The difference between Claim 1 and Claim 2 is that we have a proof of Claim 1, and therefore don’t bother debating it anymore, while with Claim 2 we only have an arbitrarily long list of examples for why reward functions can be gamed, exploited, or otherwise fail in spectacular ways, but no general proof yet for why reward functions will never work, so we keep arguing about a Sufficiently Smart Reward Function That Definitely Won’t Blow up as if that is a thing that can be found if we try hard enough.
As of right now, I view “shard theory” sort of like a high-level discussion of chemical propulsion without the designs for a rocket or a gun. I see the novelty of it, but I don’t understand how you would build a device that can use it. Until someone can propose actual designs for hardware or software that would implement “shard theory” concepts without just becoming an obfuscated reward function prone to the same failure modes as everything else, it’s not incredibly useful to me. However, I think it’s worth engaging with the idea because if correct then other research directions might be a dead-end.
Does that help explain what I was trying to do with the metaphor?
Have you read A shot at the diamond alignment problem?
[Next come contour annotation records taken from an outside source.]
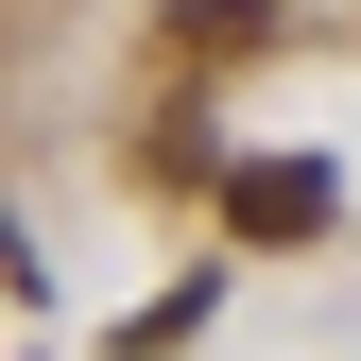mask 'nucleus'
Returning a JSON list of instances; mask_svg holds the SVG:
<instances>
[{
	"label": "nucleus",
	"mask_w": 361,
	"mask_h": 361,
	"mask_svg": "<svg viewBox=\"0 0 361 361\" xmlns=\"http://www.w3.org/2000/svg\"><path fill=\"white\" fill-rule=\"evenodd\" d=\"M344 172L327 155H224V241H327Z\"/></svg>",
	"instance_id": "obj_1"
}]
</instances>
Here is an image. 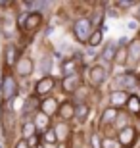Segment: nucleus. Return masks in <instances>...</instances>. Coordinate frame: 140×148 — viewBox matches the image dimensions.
I'll return each mask as SVG.
<instances>
[{"instance_id": "38", "label": "nucleus", "mask_w": 140, "mask_h": 148, "mask_svg": "<svg viewBox=\"0 0 140 148\" xmlns=\"http://www.w3.org/2000/svg\"><path fill=\"white\" fill-rule=\"evenodd\" d=\"M138 38H140V35H138Z\"/></svg>"}, {"instance_id": "21", "label": "nucleus", "mask_w": 140, "mask_h": 148, "mask_svg": "<svg viewBox=\"0 0 140 148\" xmlns=\"http://www.w3.org/2000/svg\"><path fill=\"white\" fill-rule=\"evenodd\" d=\"M88 114H90L88 102H77L75 104V117L79 119V123H85L86 117H88Z\"/></svg>"}, {"instance_id": "12", "label": "nucleus", "mask_w": 140, "mask_h": 148, "mask_svg": "<svg viewBox=\"0 0 140 148\" xmlns=\"http://www.w3.org/2000/svg\"><path fill=\"white\" fill-rule=\"evenodd\" d=\"M59 110V104L58 100L54 96H48V98H42L40 100V104H38V112H42L44 115H48L50 119H52V115H56Z\"/></svg>"}, {"instance_id": "17", "label": "nucleus", "mask_w": 140, "mask_h": 148, "mask_svg": "<svg viewBox=\"0 0 140 148\" xmlns=\"http://www.w3.org/2000/svg\"><path fill=\"white\" fill-rule=\"evenodd\" d=\"M119 112H121V110L108 106V108L102 112V115H100V125H104V127L115 125V121H117V117H119Z\"/></svg>"}, {"instance_id": "14", "label": "nucleus", "mask_w": 140, "mask_h": 148, "mask_svg": "<svg viewBox=\"0 0 140 148\" xmlns=\"http://www.w3.org/2000/svg\"><path fill=\"white\" fill-rule=\"evenodd\" d=\"M40 25H42V14H38V12H29L27 19H25V23H23V31L31 35V33H35Z\"/></svg>"}, {"instance_id": "36", "label": "nucleus", "mask_w": 140, "mask_h": 148, "mask_svg": "<svg viewBox=\"0 0 140 148\" xmlns=\"http://www.w3.org/2000/svg\"><path fill=\"white\" fill-rule=\"evenodd\" d=\"M138 87H140V81H138Z\"/></svg>"}, {"instance_id": "16", "label": "nucleus", "mask_w": 140, "mask_h": 148, "mask_svg": "<svg viewBox=\"0 0 140 148\" xmlns=\"http://www.w3.org/2000/svg\"><path fill=\"white\" fill-rule=\"evenodd\" d=\"M58 115H59V119L65 121V123H69L71 119H75V102H71V100H65L64 104H59Z\"/></svg>"}, {"instance_id": "34", "label": "nucleus", "mask_w": 140, "mask_h": 148, "mask_svg": "<svg viewBox=\"0 0 140 148\" xmlns=\"http://www.w3.org/2000/svg\"><path fill=\"white\" fill-rule=\"evenodd\" d=\"M56 148H69L65 143H59V144H56Z\"/></svg>"}, {"instance_id": "13", "label": "nucleus", "mask_w": 140, "mask_h": 148, "mask_svg": "<svg viewBox=\"0 0 140 148\" xmlns=\"http://www.w3.org/2000/svg\"><path fill=\"white\" fill-rule=\"evenodd\" d=\"M17 29V19H14V17H0V33L4 35L6 38H12V37H16V31Z\"/></svg>"}, {"instance_id": "11", "label": "nucleus", "mask_w": 140, "mask_h": 148, "mask_svg": "<svg viewBox=\"0 0 140 148\" xmlns=\"http://www.w3.org/2000/svg\"><path fill=\"white\" fill-rule=\"evenodd\" d=\"M81 75L77 73V75H71V77H65V79H61V92L64 94H75L79 88H81Z\"/></svg>"}, {"instance_id": "18", "label": "nucleus", "mask_w": 140, "mask_h": 148, "mask_svg": "<svg viewBox=\"0 0 140 148\" xmlns=\"http://www.w3.org/2000/svg\"><path fill=\"white\" fill-rule=\"evenodd\" d=\"M52 129H54V133H56L58 144L59 143H65V140L71 137V127H69V123H65V121H58Z\"/></svg>"}, {"instance_id": "25", "label": "nucleus", "mask_w": 140, "mask_h": 148, "mask_svg": "<svg viewBox=\"0 0 140 148\" xmlns=\"http://www.w3.org/2000/svg\"><path fill=\"white\" fill-rule=\"evenodd\" d=\"M102 40H104V31L102 29H94V33L88 38V46L90 48H98V46H102Z\"/></svg>"}, {"instance_id": "7", "label": "nucleus", "mask_w": 140, "mask_h": 148, "mask_svg": "<svg viewBox=\"0 0 140 148\" xmlns=\"http://www.w3.org/2000/svg\"><path fill=\"white\" fill-rule=\"evenodd\" d=\"M136 137H138V131H136V127L129 125L125 127V129H121V131H117V143L121 144V148H130L135 146L136 143Z\"/></svg>"}, {"instance_id": "4", "label": "nucleus", "mask_w": 140, "mask_h": 148, "mask_svg": "<svg viewBox=\"0 0 140 148\" xmlns=\"http://www.w3.org/2000/svg\"><path fill=\"white\" fill-rule=\"evenodd\" d=\"M54 87H56L54 77L52 75H42L35 83V96H37V98H48L50 94H52V90H54Z\"/></svg>"}, {"instance_id": "3", "label": "nucleus", "mask_w": 140, "mask_h": 148, "mask_svg": "<svg viewBox=\"0 0 140 148\" xmlns=\"http://www.w3.org/2000/svg\"><path fill=\"white\" fill-rule=\"evenodd\" d=\"M115 85H117V90H132V88L138 87V81H140V77L136 75L135 71H123V73H119L115 79Z\"/></svg>"}, {"instance_id": "28", "label": "nucleus", "mask_w": 140, "mask_h": 148, "mask_svg": "<svg viewBox=\"0 0 140 148\" xmlns=\"http://www.w3.org/2000/svg\"><path fill=\"white\" fill-rule=\"evenodd\" d=\"M50 69H52V56H42V62H40V71L44 75H50Z\"/></svg>"}, {"instance_id": "37", "label": "nucleus", "mask_w": 140, "mask_h": 148, "mask_svg": "<svg viewBox=\"0 0 140 148\" xmlns=\"http://www.w3.org/2000/svg\"><path fill=\"white\" fill-rule=\"evenodd\" d=\"M33 148H37V146H33Z\"/></svg>"}, {"instance_id": "8", "label": "nucleus", "mask_w": 140, "mask_h": 148, "mask_svg": "<svg viewBox=\"0 0 140 148\" xmlns=\"http://www.w3.org/2000/svg\"><path fill=\"white\" fill-rule=\"evenodd\" d=\"M16 75L21 77V79H27V77L33 75V69H35V64H33V58H29V56H21L19 60H17L16 64Z\"/></svg>"}, {"instance_id": "23", "label": "nucleus", "mask_w": 140, "mask_h": 148, "mask_svg": "<svg viewBox=\"0 0 140 148\" xmlns=\"http://www.w3.org/2000/svg\"><path fill=\"white\" fill-rule=\"evenodd\" d=\"M127 112L132 115H138L140 117V98L136 96V94H129V100H127Z\"/></svg>"}, {"instance_id": "19", "label": "nucleus", "mask_w": 140, "mask_h": 148, "mask_svg": "<svg viewBox=\"0 0 140 148\" xmlns=\"http://www.w3.org/2000/svg\"><path fill=\"white\" fill-rule=\"evenodd\" d=\"M35 135H37L35 121H33V119H23V123H21V138H23V140H27V143L31 144Z\"/></svg>"}, {"instance_id": "6", "label": "nucleus", "mask_w": 140, "mask_h": 148, "mask_svg": "<svg viewBox=\"0 0 140 148\" xmlns=\"http://www.w3.org/2000/svg\"><path fill=\"white\" fill-rule=\"evenodd\" d=\"M81 54L73 56V58H64L61 60V79H65V77H71V75H77L79 73V69H81Z\"/></svg>"}, {"instance_id": "35", "label": "nucleus", "mask_w": 140, "mask_h": 148, "mask_svg": "<svg viewBox=\"0 0 140 148\" xmlns=\"http://www.w3.org/2000/svg\"><path fill=\"white\" fill-rule=\"evenodd\" d=\"M136 131H140V119H138V127H136Z\"/></svg>"}, {"instance_id": "24", "label": "nucleus", "mask_w": 140, "mask_h": 148, "mask_svg": "<svg viewBox=\"0 0 140 148\" xmlns=\"http://www.w3.org/2000/svg\"><path fill=\"white\" fill-rule=\"evenodd\" d=\"M115 50H117V44H113V42L106 44V46H104V50L100 52V60H104V62H113Z\"/></svg>"}, {"instance_id": "9", "label": "nucleus", "mask_w": 140, "mask_h": 148, "mask_svg": "<svg viewBox=\"0 0 140 148\" xmlns=\"http://www.w3.org/2000/svg\"><path fill=\"white\" fill-rule=\"evenodd\" d=\"M106 77H108V69L104 66H92L88 67V83H90V87L98 88L106 81Z\"/></svg>"}, {"instance_id": "27", "label": "nucleus", "mask_w": 140, "mask_h": 148, "mask_svg": "<svg viewBox=\"0 0 140 148\" xmlns=\"http://www.w3.org/2000/svg\"><path fill=\"white\" fill-rule=\"evenodd\" d=\"M104 17H106V14H104L102 10L94 12V16L90 17V21H92V27H94V29H100V27H102V21H104Z\"/></svg>"}, {"instance_id": "29", "label": "nucleus", "mask_w": 140, "mask_h": 148, "mask_svg": "<svg viewBox=\"0 0 140 148\" xmlns=\"http://www.w3.org/2000/svg\"><path fill=\"white\" fill-rule=\"evenodd\" d=\"M102 148H121V144L117 143V138H115V137H104Z\"/></svg>"}, {"instance_id": "5", "label": "nucleus", "mask_w": 140, "mask_h": 148, "mask_svg": "<svg viewBox=\"0 0 140 148\" xmlns=\"http://www.w3.org/2000/svg\"><path fill=\"white\" fill-rule=\"evenodd\" d=\"M21 58V50L19 46H16L14 42H8L2 50V60H4V67L6 69H12V67H16L17 60Z\"/></svg>"}, {"instance_id": "20", "label": "nucleus", "mask_w": 140, "mask_h": 148, "mask_svg": "<svg viewBox=\"0 0 140 148\" xmlns=\"http://www.w3.org/2000/svg\"><path fill=\"white\" fill-rule=\"evenodd\" d=\"M129 64H138L140 62V38H132L129 40Z\"/></svg>"}, {"instance_id": "10", "label": "nucleus", "mask_w": 140, "mask_h": 148, "mask_svg": "<svg viewBox=\"0 0 140 148\" xmlns=\"http://www.w3.org/2000/svg\"><path fill=\"white\" fill-rule=\"evenodd\" d=\"M127 46H129V38L121 37L117 44V50H115V56H113V64H117V66L129 64V48Z\"/></svg>"}, {"instance_id": "31", "label": "nucleus", "mask_w": 140, "mask_h": 148, "mask_svg": "<svg viewBox=\"0 0 140 148\" xmlns=\"http://www.w3.org/2000/svg\"><path fill=\"white\" fill-rule=\"evenodd\" d=\"M136 2H130V0H125V2H115V6L117 8H121V10H127V8H132Z\"/></svg>"}, {"instance_id": "33", "label": "nucleus", "mask_w": 140, "mask_h": 148, "mask_svg": "<svg viewBox=\"0 0 140 148\" xmlns=\"http://www.w3.org/2000/svg\"><path fill=\"white\" fill-rule=\"evenodd\" d=\"M129 29H132V31H135V29H138V21H136V19L129 21Z\"/></svg>"}, {"instance_id": "32", "label": "nucleus", "mask_w": 140, "mask_h": 148, "mask_svg": "<svg viewBox=\"0 0 140 148\" xmlns=\"http://www.w3.org/2000/svg\"><path fill=\"white\" fill-rule=\"evenodd\" d=\"M14 148H31V144L27 143V140H23V138H19L16 144H14Z\"/></svg>"}, {"instance_id": "1", "label": "nucleus", "mask_w": 140, "mask_h": 148, "mask_svg": "<svg viewBox=\"0 0 140 148\" xmlns=\"http://www.w3.org/2000/svg\"><path fill=\"white\" fill-rule=\"evenodd\" d=\"M17 94H19V83L14 77V73L6 71L2 77V83H0V98H2V102L10 104L17 98Z\"/></svg>"}, {"instance_id": "30", "label": "nucleus", "mask_w": 140, "mask_h": 148, "mask_svg": "<svg viewBox=\"0 0 140 148\" xmlns=\"http://www.w3.org/2000/svg\"><path fill=\"white\" fill-rule=\"evenodd\" d=\"M102 140H104V138L100 137L98 133H92L90 138H88V143H90V146H92V148H102Z\"/></svg>"}, {"instance_id": "22", "label": "nucleus", "mask_w": 140, "mask_h": 148, "mask_svg": "<svg viewBox=\"0 0 140 148\" xmlns=\"http://www.w3.org/2000/svg\"><path fill=\"white\" fill-rule=\"evenodd\" d=\"M33 121H35V127H37V131L40 129V131H48L50 129V117L48 115H44L42 112H37L35 114V117H33Z\"/></svg>"}, {"instance_id": "2", "label": "nucleus", "mask_w": 140, "mask_h": 148, "mask_svg": "<svg viewBox=\"0 0 140 148\" xmlns=\"http://www.w3.org/2000/svg\"><path fill=\"white\" fill-rule=\"evenodd\" d=\"M94 33V27H92L90 17H77L75 23H73V35L81 44H88V38Z\"/></svg>"}, {"instance_id": "26", "label": "nucleus", "mask_w": 140, "mask_h": 148, "mask_svg": "<svg viewBox=\"0 0 140 148\" xmlns=\"http://www.w3.org/2000/svg\"><path fill=\"white\" fill-rule=\"evenodd\" d=\"M42 143L46 144V146H56V144H58V138H56V133H54L52 127H50L48 131L42 133Z\"/></svg>"}, {"instance_id": "15", "label": "nucleus", "mask_w": 140, "mask_h": 148, "mask_svg": "<svg viewBox=\"0 0 140 148\" xmlns=\"http://www.w3.org/2000/svg\"><path fill=\"white\" fill-rule=\"evenodd\" d=\"M108 100H109V106L111 108H117V110H121L123 106H127V100H129V92L127 90H111L109 92V96H108Z\"/></svg>"}]
</instances>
If so, what do you think of it?
Yeah, but on the other hand, I think this is looking for essential differences where they don’t exist. I made a comment similar to this on the previous post. It’s not like one side is building rockets and the other side is building ornithopters—or one side is advocating building computers out of evilite, while the other side says we should build the computer out of alignmentronium.
Alignment doesn’t run on some nega-math that can’t be cast as an optimization problem. If you look at the example of the value-child who really wants to learn a lot in school, I admit it’s a bit tricky to cash this out in terms of optimization. But if the lesson you take from this is “it works because it really wants to succeed, this is a property that cannot be translated as maximizing a mathematical function,” then I think that’s a drastic overreach.
I realize that my position might seem increasingly flippant, but I really think it is necessary to acknowledge that you’ve stated a core assumption as a fact.
I am not saying that the concept of “alignment” is some bizarre meta-physical idea that cannot be approximated by a computer because something something human souls etc, or some other nonsense.
However the assumption that “alignment is representable in math” directly implies “alignment is representable as an optimization problem” seems potentially false to me, and I’m not sure why you’re certain it is true.
There exist systems that can be 1.) represented mathematically, 2.) perform computations, and 3.) do not correspond to some type of min/max optimization, e.g. various analog computers or cellular automaton.
I don’t think it is ridiculous to suggest that what the human brain does is 1.) representable in math, 2.) in some type of way that we could actually understand and re-implement it on hardware / software systems, and 3.) but not as an optimization problem where there exists some reward function to maximize or some loss function to minimize.
You don’t even have to go that far. What about, just, regular non-iterative programs? Are
type(obj)
orjson.dump(dict)
orresnet50(image)
usefully/nontrivially recast as optimization programs? AFAICT there are a ton of things that are made up of normal math/computation and where trying to recast them as optimization problems isn’t helpful.